Difficulty Level: 3/5
Forums are a great way to get some targeted traffic, back-links, topic ideas, build awareness of your brand, ect ect ect. Normally you will find endless amounts of forums in each niche, and its really hard to stay onto of. More so with finding topic/threads that you are knowledgeable in, and can contribute too. You will be amazed at what value you can get out of them, by just giving genuine advice and help. Don’t ask/push anything on them, just be a cool person and help out. In a nut sell we are collecting a list of Urls that gscraper scrapes from the bing/google search results of those keywords. It then Filters out any site that’s source code doesnt have one of our custom footprints. Lastly it then removes all the urls that dont have a very specific keyword within the HTML. ( the topic we know a lot about).
Step 1: Data Collection
Load up a file of private proxies or find a decent list of free ones online that will update. If you are planning on doing a lot of scrapping with gscrapper/scrapebox, then you might think about buying some semi private or dedicated proxies. My personal favorite type are called Backconnect, or Reverse Backconnect – Its a ip address that connects to a server that constantly change their address to a “residential looking ip.” This way you have a never ending rotating list of fresh proxies to scrape with without having to update/change anything in the software. Though its not 100% needed, 10 semi private proxies will get a lot of work done for you. You will find this config setup under the Gscraper Proxy Menu tab.
Finding A Free List of Proxies
If you search in google for “txt proxy list” or “inurl:proxy txt” you should find some Page url’s that end with txt. This is important because it needs to be in that format for it to work with gscraper. Enter this url into the Get proxies from own address text box and Import. If the proxy provider updates their list often during the day, or you are scraping them/hosting them yourself then you can select a time frame for it to refresh the page. This will clear and replace all proxies with the new updated list.
Finding A Footprint List
We are trying to look for forums, and generally most people are not going to pay/build a custom coded forum. They are going to use a web application like bbpress or vBulletin. The easiest way is to just google what you are needing list wise. Normally the scraping/seo community will share alot of good info. I googled Forum Footprint list and found this thread on blackhatworld.
Text Mechanic is diffidently bookmark worthy, you will use it alot with alot of the scraping/linking processes. Their Find and Replace is awesome for cleaning up random url/keyword list’s like this, being we dont need the ? in the phrase.

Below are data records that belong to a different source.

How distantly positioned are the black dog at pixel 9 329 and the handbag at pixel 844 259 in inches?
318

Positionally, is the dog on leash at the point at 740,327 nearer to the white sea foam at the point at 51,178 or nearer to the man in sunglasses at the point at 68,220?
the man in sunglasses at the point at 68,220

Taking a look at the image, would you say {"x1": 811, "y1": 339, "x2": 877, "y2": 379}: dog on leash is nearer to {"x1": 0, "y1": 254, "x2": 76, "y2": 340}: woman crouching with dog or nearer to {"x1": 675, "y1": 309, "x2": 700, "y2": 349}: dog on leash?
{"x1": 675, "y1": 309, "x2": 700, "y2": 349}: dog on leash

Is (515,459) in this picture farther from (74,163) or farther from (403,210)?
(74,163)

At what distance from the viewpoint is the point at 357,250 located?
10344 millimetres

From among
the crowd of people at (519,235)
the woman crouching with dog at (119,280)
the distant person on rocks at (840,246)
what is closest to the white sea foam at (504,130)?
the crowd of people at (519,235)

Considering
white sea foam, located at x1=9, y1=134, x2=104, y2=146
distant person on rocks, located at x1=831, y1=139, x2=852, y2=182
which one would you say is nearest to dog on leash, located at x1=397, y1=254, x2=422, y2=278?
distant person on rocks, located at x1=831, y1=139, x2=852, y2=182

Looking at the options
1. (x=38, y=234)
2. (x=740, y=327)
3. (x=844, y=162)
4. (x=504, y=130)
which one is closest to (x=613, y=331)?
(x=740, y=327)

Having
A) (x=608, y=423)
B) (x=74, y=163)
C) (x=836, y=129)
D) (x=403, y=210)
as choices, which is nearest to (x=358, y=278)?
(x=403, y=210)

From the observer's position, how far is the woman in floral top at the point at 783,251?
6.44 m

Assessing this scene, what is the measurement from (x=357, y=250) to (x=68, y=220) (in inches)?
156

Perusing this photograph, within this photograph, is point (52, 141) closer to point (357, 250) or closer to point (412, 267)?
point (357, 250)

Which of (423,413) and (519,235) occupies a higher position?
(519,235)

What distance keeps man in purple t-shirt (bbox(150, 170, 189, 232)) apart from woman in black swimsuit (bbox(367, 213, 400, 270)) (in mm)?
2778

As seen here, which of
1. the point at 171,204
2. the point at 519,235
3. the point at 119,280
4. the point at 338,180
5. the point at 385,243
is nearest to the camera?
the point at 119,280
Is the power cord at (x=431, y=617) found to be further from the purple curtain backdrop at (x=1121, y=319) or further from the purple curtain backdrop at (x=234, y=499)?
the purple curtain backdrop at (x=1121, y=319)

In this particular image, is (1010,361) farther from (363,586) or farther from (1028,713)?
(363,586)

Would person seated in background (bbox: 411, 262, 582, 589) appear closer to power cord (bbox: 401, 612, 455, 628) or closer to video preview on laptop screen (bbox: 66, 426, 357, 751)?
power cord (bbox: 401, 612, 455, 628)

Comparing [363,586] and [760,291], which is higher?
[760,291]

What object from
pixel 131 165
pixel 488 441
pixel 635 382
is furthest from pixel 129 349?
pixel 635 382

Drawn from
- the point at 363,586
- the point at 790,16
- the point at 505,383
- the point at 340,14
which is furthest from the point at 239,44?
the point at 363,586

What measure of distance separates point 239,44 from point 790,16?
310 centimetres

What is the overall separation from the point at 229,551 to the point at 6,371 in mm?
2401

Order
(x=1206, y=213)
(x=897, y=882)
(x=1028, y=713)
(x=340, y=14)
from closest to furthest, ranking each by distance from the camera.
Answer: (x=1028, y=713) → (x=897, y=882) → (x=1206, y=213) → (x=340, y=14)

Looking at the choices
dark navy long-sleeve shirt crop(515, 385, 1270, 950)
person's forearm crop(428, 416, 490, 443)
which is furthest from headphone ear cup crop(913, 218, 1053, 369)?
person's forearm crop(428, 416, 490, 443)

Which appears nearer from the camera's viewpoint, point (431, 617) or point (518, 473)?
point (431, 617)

Creating A Laser Targeted Topic Keyword List
Rhymezone, I did end up finding this keyword tool to be more helpful for finding forums. We are really looking for very targeted 1 word phrases that give us a high chance of having the correct niche related results, and this did the best job at that. Long tail keywords would likely pull in a lot of false positive results.
Step 2: GScraper Configuration
The Main things to remember is to set a txt file location for the Urls list we are scraping.
Timeout: The amount of time the software waits for the page to load before moving on. 15-30 seconds is normally fine for most people.
Results: If you are looking for recent threads in forums to reply too, that likely will get a response back. Then go ahead and set it to pull results from the last 30 days. If you are just looking for any forums that are related to your niche, then any large time frame will work.
Threads: This really comes down to the proxies you are using, and how many you have. If its dedicated or semi private proxies, they are normally limited to 10 threads Per Proxy. So if you have 10 private proxies, then run 100 threads. If you are using a random list online or scraping fresh ones with another program, then 20-50 threads should be fine for most people.
Import Keywords and Footprints
Import Footprints – Manually or upload a txt file.
Import Keywords – Manually or upload a txt file.
Step 3: Harvesting URL’s with Gscraper
Start Scrape: and let the magic happen. If you are running a large list, you will get a prop asking if you want to show URLs when scraping, click no to save cpu/memory.
Once the gscraper is finished harvesting, you may not see any urls pre-populated in gscraper url list. If so, then you will need to List Import the txt file you created before the you started the scraping operation. These are the results i got with Forum Footprints, and WebDev related keywords. I ended up finding alot of random urls that were not 100% related, but we can filter this down more.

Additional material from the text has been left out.